The exercise »
Return each line of the records below that contains the word "photograph".
[BEGIN Records shown]
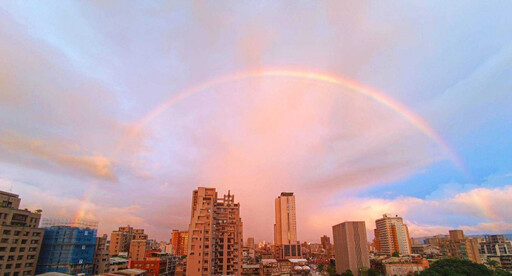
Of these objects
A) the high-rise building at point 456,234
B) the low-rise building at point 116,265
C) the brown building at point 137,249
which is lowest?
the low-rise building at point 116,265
[END Records shown]
[BEGIN Records shown]
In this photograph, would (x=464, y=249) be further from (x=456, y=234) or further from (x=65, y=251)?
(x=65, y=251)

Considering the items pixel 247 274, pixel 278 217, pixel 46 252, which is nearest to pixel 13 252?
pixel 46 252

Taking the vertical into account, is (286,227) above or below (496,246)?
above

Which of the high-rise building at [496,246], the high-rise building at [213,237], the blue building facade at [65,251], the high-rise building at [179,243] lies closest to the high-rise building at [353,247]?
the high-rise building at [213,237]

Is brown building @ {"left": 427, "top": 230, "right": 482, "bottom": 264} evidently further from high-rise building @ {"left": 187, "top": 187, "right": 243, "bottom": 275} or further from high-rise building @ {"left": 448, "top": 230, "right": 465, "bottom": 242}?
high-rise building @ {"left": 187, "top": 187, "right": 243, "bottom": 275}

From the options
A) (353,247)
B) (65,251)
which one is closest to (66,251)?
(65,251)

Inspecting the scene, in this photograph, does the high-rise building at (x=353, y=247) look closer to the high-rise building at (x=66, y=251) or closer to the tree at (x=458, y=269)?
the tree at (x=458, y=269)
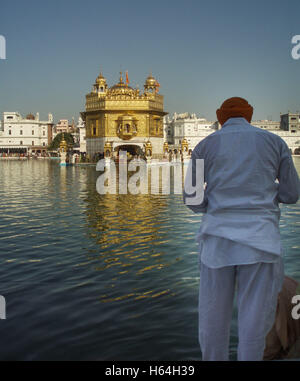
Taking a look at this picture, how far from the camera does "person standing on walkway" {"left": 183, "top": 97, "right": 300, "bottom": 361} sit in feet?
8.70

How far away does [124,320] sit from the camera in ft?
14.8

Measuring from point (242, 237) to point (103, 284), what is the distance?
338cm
[END Records shown]
Answer for the task »
In this photograph, would (x=464, y=249) be further from (x=456, y=234) or further from (x=65, y=251)?
Inspecting the scene, in this photograph, does the high-rise building at (x=353, y=247) look closer to the high-rise building at (x=66, y=251) or closer to the tree at (x=458, y=269)?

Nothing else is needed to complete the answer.